__Material provided__
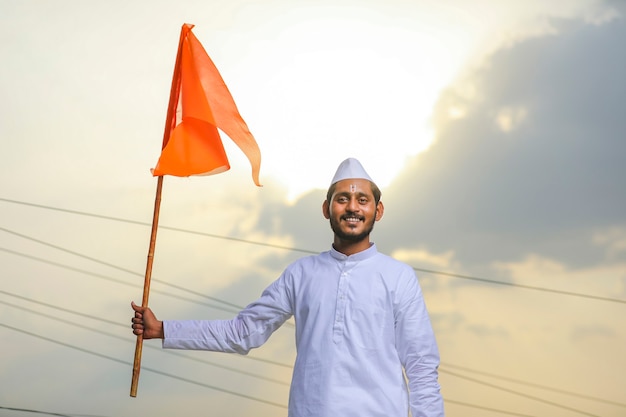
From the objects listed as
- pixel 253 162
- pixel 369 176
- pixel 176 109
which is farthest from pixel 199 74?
pixel 369 176

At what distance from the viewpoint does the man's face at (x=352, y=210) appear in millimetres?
2939

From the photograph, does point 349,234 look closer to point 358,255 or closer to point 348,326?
point 358,255

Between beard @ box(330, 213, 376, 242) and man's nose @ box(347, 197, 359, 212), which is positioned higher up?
man's nose @ box(347, 197, 359, 212)

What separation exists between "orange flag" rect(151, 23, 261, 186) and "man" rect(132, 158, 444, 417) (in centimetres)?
61

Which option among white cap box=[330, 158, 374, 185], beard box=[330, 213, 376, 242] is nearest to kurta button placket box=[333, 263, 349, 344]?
beard box=[330, 213, 376, 242]

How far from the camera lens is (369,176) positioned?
10.2 feet

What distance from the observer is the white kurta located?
2773 mm

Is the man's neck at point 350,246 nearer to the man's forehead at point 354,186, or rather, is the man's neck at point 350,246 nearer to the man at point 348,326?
the man at point 348,326

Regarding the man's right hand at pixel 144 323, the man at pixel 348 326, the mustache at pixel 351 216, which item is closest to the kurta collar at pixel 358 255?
the man at pixel 348 326

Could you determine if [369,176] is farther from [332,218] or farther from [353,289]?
[353,289]

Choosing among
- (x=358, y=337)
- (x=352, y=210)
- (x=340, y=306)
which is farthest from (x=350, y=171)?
(x=358, y=337)

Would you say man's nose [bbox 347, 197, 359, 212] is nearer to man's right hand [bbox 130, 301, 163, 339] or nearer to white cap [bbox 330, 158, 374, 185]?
white cap [bbox 330, 158, 374, 185]

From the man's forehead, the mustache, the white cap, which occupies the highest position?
the white cap

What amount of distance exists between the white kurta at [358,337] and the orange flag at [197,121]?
0.68 meters
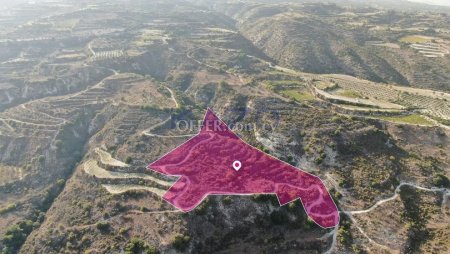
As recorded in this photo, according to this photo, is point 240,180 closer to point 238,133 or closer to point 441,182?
point 238,133

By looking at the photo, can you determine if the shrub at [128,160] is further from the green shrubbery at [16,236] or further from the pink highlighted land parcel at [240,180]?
the green shrubbery at [16,236]

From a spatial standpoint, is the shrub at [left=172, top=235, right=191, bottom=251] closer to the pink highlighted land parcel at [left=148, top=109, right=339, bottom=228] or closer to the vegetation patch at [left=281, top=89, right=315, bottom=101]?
the pink highlighted land parcel at [left=148, top=109, right=339, bottom=228]

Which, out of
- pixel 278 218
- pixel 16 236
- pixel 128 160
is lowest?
pixel 16 236

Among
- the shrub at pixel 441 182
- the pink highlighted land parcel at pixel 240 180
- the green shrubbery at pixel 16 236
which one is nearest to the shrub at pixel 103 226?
the pink highlighted land parcel at pixel 240 180

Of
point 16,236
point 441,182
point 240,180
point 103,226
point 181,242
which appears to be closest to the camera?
point 181,242

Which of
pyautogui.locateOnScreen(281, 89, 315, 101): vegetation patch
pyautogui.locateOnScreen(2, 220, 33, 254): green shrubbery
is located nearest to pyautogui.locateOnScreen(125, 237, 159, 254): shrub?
pyautogui.locateOnScreen(2, 220, 33, 254): green shrubbery

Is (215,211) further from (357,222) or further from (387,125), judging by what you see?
(387,125)

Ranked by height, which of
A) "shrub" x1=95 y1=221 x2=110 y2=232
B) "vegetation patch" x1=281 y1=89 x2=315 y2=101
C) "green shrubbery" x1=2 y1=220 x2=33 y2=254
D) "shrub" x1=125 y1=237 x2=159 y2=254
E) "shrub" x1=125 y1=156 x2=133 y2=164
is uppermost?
"vegetation patch" x1=281 y1=89 x2=315 y2=101

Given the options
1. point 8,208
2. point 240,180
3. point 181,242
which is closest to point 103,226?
point 181,242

__What to do__
Please render every line of the entries above as a Markdown table with the columns Row and Text, numbering the rows and skipping blank lines. Leave the pictures out of the answer.

__Solution for this task__
| Row | Text |
|---|---|
| 1 | From the objects listed as |
| 2 | - pixel 253 162 |
| 3 | - pixel 369 176 |
| 4 | - pixel 176 109 |
| 5 | which is farthest from pixel 199 74? |
| 6 | pixel 369 176 |
| 7 | At what distance from the viewpoint does the man's face at (x=352, y=210) appear in millimetres? |
| 8 | 2939 |
| 9 | From the photograph, does point 349,234 look closer to point 358,255 or closer to point 348,326? |
| 10 | point 358,255 |
| 11 | Between beard @ box(330, 213, 376, 242) and man's nose @ box(347, 197, 359, 212), which is positioned higher up? |
| 12 | man's nose @ box(347, 197, 359, 212) |
| 13 | What separation exists between "orange flag" rect(151, 23, 261, 186) and "man" rect(132, 158, 444, 417) (in centimetres)? |
| 14 | 61 |
| 15 | Which option among white cap box=[330, 158, 374, 185], beard box=[330, 213, 376, 242] is nearest to kurta button placket box=[333, 263, 349, 344]? |
| 16 | beard box=[330, 213, 376, 242] |
| 17 | How far from the camera lens is (369,176) positioned? |
| 18 | 10.2 feet |
| 19 | What distance from the observer is the white kurta located? |
| 20 | 2773 mm |
| 21 | Is the man's neck at point 350,246 nearer to the man's forehead at point 354,186, or rather, is the man's neck at point 350,246 nearer to the man at point 348,326? |
| 22 | the man at point 348,326 |
| 23 | Regarding the man's right hand at pixel 144 323, the man at pixel 348 326, the mustache at pixel 351 216, which item is closest to the kurta collar at pixel 358 255? |
| 24 | the man at pixel 348 326 |
| 25 | Could you determine if [369,176] is farther from [332,218] or farther from [353,289]? |
| 26 | [353,289] |
| 27 | Choosing among |
| 28 | - (x=358, y=337) |
| 29 | - (x=352, y=210) |
| 30 | - (x=340, y=306) |
| 31 | which is farthest from (x=350, y=171)? |
| 32 | (x=358, y=337) |
| 33 | Would you say man's nose [bbox 347, 197, 359, 212] is nearer to man's right hand [bbox 130, 301, 163, 339] or nearer to white cap [bbox 330, 158, 374, 185]? |
| 34 | white cap [bbox 330, 158, 374, 185] |
| 35 | From the man's forehead, the mustache, the white cap, which occupies the highest position? |
| 36 | the white cap |
| 37 | What amount of distance exists between the white kurta at [358,337] and the orange flag at [197,121]? |
| 38 | 0.68 meters |
| 39 | As recorded in this photo, according to this photo, is point 240,180 closer to point 238,133 or closer to point 441,182? |
| 40 | point 238,133 |
| 41 | By looking at the photo, can you determine if the shrub at [128,160] is further from the green shrubbery at [16,236] or further from the pink highlighted land parcel at [240,180]? |
| 42 | the green shrubbery at [16,236] |
| 43 | From a spatial standpoint, is the shrub at [left=172, top=235, right=191, bottom=251] closer to the pink highlighted land parcel at [left=148, top=109, right=339, bottom=228] or closer to the vegetation patch at [left=281, top=89, right=315, bottom=101]? |
| 44 | the pink highlighted land parcel at [left=148, top=109, right=339, bottom=228] |
| 45 | Which, out of |
| 46 | - pixel 278 218 |
| 47 | - pixel 16 236 |
| 48 | - pixel 128 160 |
| 49 | is lowest? |
| 50 | pixel 16 236 |
| 51 | Among |
| 52 | - the shrub at pixel 441 182 |
| 53 | - the pink highlighted land parcel at pixel 240 180 |
| 54 | - the green shrubbery at pixel 16 236 |
| 55 | which one is nearest to the shrub at pixel 103 226? |
| 56 | the pink highlighted land parcel at pixel 240 180 |
| 57 | Of |
| 58 | point 16,236 |
| 59 | point 441,182 |
| 60 | point 240,180 |
| 61 | point 103,226 |
| 62 | point 181,242 |
| 63 | which appears to be closest to the camera? |
| 64 | point 181,242 |
| 65 | Which of |
| 66 | pyautogui.locateOnScreen(281, 89, 315, 101): vegetation patch |
| 67 | pyautogui.locateOnScreen(2, 220, 33, 254): green shrubbery |
| 68 | is located nearest to pyautogui.locateOnScreen(125, 237, 159, 254): shrub? |
| 69 | pyautogui.locateOnScreen(2, 220, 33, 254): green shrubbery |
| 70 | Is (215,211) further from (357,222) or further from (387,125), judging by what you see? |
| 71 | (387,125) |
| 72 | Ranked by height, which of |
| 73 | A) "shrub" x1=95 y1=221 x2=110 y2=232 |
| 74 | B) "vegetation patch" x1=281 y1=89 x2=315 y2=101 |
| 75 | C) "green shrubbery" x1=2 y1=220 x2=33 y2=254 |
| 76 | D) "shrub" x1=125 y1=237 x2=159 y2=254 |
| 77 | E) "shrub" x1=125 y1=156 x2=133 y2=164 |
| 78 | is uppermost? |
| 79 | "vegetation patch" x1=281 y1=89 x2=315 y2=101 |
| 80 | Given the options |
| 81 | 1. point 8,208 |
| 82 | 2. point 240,180 |
| 83 | 3. point 181,242 |
| 84 | which is closest to point 103,226? |
| 85 | point 181,242 |